The fear driving all kinds of capital markets down now is different. It isn't about a credit freeze, though access to money remains a real issue. Now it's about the sinking economy - how long and how bad the recession will be.

No dramatic news has reignited those fears in the last week. Everyone already knew a serious recession was underway. But a steady drip of bad news has dampened investor sentiment in the complete absence of any positive developments.

Some of that can't be avoided. Bad times generate a lot of bad news, some of it really dismal. But Washington hasn't helped lately. Congress and the administration seem ineffective in this important window of time.

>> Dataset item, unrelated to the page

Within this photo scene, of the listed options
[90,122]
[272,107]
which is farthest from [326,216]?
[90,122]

For one thing, the government program to help the financial industry doesn't appear to be generating the intended results. Another: Talk of critical stimulus plans is getting sidetracked for now by the auto industry loan proposal, pitched with a kind economic fear mongering that makes people even more nervous. A stimulus plan that spends $100 billion or $300 billion or more - no one really has a clue - is what the country needs most as soon as possible.

"The Congress has spent so much time on this blessed $25 billion for Detroit that it's losing sight of the bigger stimulus package," says Nariman Behravesh, chief economist at Waltham-based Global Insight. "It seems like a completely backward sense of priorities. Nothing's happening and it's really worrisome. We just don't have the luxury of time."

Meanwhile, the government has spent a portion of the $700 billion dedicated to rescuing the financial industry by making investments in banks. But that hasn't prompted bank lending anyone can see. Those institutions are hoarding the cash.

Remember the original Treasury plan, to buy mortgage securities and help establish a bottom in frozen markets and get the system moving again? Not much going on there either.

Now investors worry about the health of giant Citigroup Inc., cutting its stock market value in half this week alone. The major index of US bank stocks has sunk well below levels recorded prior to the government's intervention plan. That's one good measure of short-term failure.

But an economic stimulus plan is the most important thing government can contribute to the economy and the market. The right plan can significantly alter the dimensions of a serious recession. It's also the one real positive element in the news that can help get investors off the ledge.